Travel to Minnesota

Minnesota Latinos in the Rural Sector

Although Latinos have always had a presence in rural Minnesota, it is only in the past two decades that they have filled positions in the rural industry. This is due to major shifts in Minnesota’s economy in general and in the state’s rural economy in particular. Rural Minnesota has seen a decline in agriculture and high-wage manufacturing jobs, and an increase in service and low-wage industrial jobs. Many of the large farms that used to dominate the landscape of southwestern Minnesota have disappeared, and the remaining industrial jobs have become less desirable because of their low-wages and lack of benefits. As a result many local residents of the region have left.

Paralleling this out-migration, food processing companies have moved into the area in an attempt to lower their production costs. They are initially attracted by the weak labor unions and accompanying low wages of rural areas. The ruraliza-tion of the industry has been further encouraged by tax breaks given by small towns to food processing companies to locate there. As a result of these incentives Minnesota has become one of the nation’s leaders in processing foods such as turkey and sweet pea. Farmland Foods, Midwest Foods, Hormel, Jennie-O, Schwan, Swift and Company, Monfort Pork, and Campbell Soup either have headquarters or production hubs in rural Minnesota.

With the relocation of food processing factories, new jobs were created in rural Minnesota. Yet, towns had difficulty filling these jobs because they are low paying and unappealing, and because they often entail dangerous working conditions. As a result, in the 1980s food processing companies began to recruit migrants to fill their demand for workers.
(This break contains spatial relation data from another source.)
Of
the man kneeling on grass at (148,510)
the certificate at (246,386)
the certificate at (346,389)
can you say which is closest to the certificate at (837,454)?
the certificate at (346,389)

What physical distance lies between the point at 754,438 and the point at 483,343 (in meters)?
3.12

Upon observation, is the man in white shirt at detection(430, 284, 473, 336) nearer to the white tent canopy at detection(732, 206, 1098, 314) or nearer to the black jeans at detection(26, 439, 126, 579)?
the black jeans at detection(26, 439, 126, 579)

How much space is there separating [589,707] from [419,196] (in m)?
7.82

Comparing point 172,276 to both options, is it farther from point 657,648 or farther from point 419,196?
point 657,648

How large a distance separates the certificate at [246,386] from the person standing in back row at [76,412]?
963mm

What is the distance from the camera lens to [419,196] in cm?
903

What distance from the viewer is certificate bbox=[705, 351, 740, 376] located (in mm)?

Little knowledge of English is necessary to work in food processing factories, which makes the jobs attractive to the poorest and least educated Latinos.

Besides participating in Minnesota’s rural food processing industry, Latinos continue to work on the farms. A report by the Wilder Research Center estimated that in 2003 there were between 1,200 and 10,000 migrant farmworkers in Minnesota.10 These numbers only include those who are actually working in the fields that is, they exclude family members accompanying the workers.
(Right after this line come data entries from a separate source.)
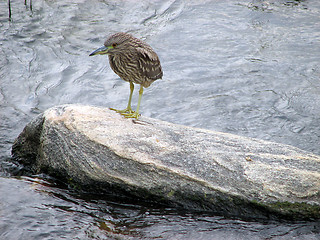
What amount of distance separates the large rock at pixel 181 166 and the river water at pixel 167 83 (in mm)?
178

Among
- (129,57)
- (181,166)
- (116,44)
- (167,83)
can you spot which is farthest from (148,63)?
(167,83)

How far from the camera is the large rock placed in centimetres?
412

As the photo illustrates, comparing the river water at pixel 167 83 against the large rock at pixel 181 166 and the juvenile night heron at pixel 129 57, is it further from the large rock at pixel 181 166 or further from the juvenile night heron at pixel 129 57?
the juvenile night heron at pixel 129 57

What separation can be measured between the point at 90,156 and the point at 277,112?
163 inches

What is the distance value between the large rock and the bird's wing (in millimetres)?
890

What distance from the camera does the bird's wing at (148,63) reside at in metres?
5.33

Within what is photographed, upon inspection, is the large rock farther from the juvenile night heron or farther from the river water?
the juvenile night heron

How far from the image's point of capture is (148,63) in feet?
17.8

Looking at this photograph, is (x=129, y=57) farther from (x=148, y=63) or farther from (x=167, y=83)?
(x=167, y=83)

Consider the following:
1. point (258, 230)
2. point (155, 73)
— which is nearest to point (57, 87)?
point (155, 73)

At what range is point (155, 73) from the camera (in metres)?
5.67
As was the case in the early 1900s, when Mexicans and Tejanos first came to Minnesota to work in the sugar beet fields, life for contemporary migrant farmworkers is difficult, and exploitation is common. Workers are hard pressed to meet even their most basic needs. Housing is a good example. Few employers provide housing for their migrant workers. In 2002 a study of migrant housing in southern Minnesota by the Hispanic Advocacy and Community Empowerment through Research

(HACER), at the University of Minnesota, found that housing is such a great problem that some migrants resort to living in their cars.11 When the option is available, workers commonly choose to live in employer-provided barracks, which are essentially mobile trailers. Still, living conditions in these trailers are far from ideal. Up to 15 workers live in a single gender-segregated trailer, many of which do not have bathrooms. Other housing options include mobile homes or hotels. Migrant living conditions are substandard across the board. In addition, Latinos report persistent discrimination when trying to find housing on the private market.

Many migrant farmworkers must piece together work to make ends meet. This means that they often work in both agriculture and industry. Most have to commute to the workplace. Because employers do not provide transportation, workers must have access to a car. HACER reports that the average commute by workers in southern Minnesota is six miles, and that this distance between home and work adds to the costs and challenges of migrant life.
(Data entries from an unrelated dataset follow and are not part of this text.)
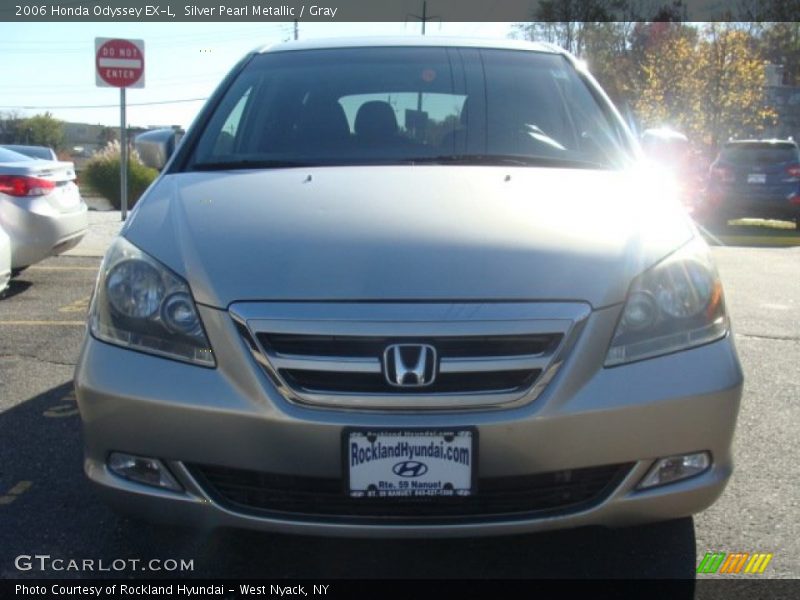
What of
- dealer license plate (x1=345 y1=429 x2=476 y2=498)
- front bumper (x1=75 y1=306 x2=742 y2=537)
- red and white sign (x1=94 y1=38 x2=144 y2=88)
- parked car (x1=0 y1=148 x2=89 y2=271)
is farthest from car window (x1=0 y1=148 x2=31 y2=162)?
dealer license plate (x1=345 y1=429 x2=476 y2=498)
As a result of the massive influx of Latino workers into the poultry, meat, and food processing industries, scholars and policy makers have been paying the industry much attention.12 Researchers have found that dangerous working conditions, low pay, and labor abuse are common among migrant workers in Minnesota. Research also reveals that Latino workers especially those who move to small towns that don’t have a history of non-European migration commonly face discrimination that permeates their work and social lives.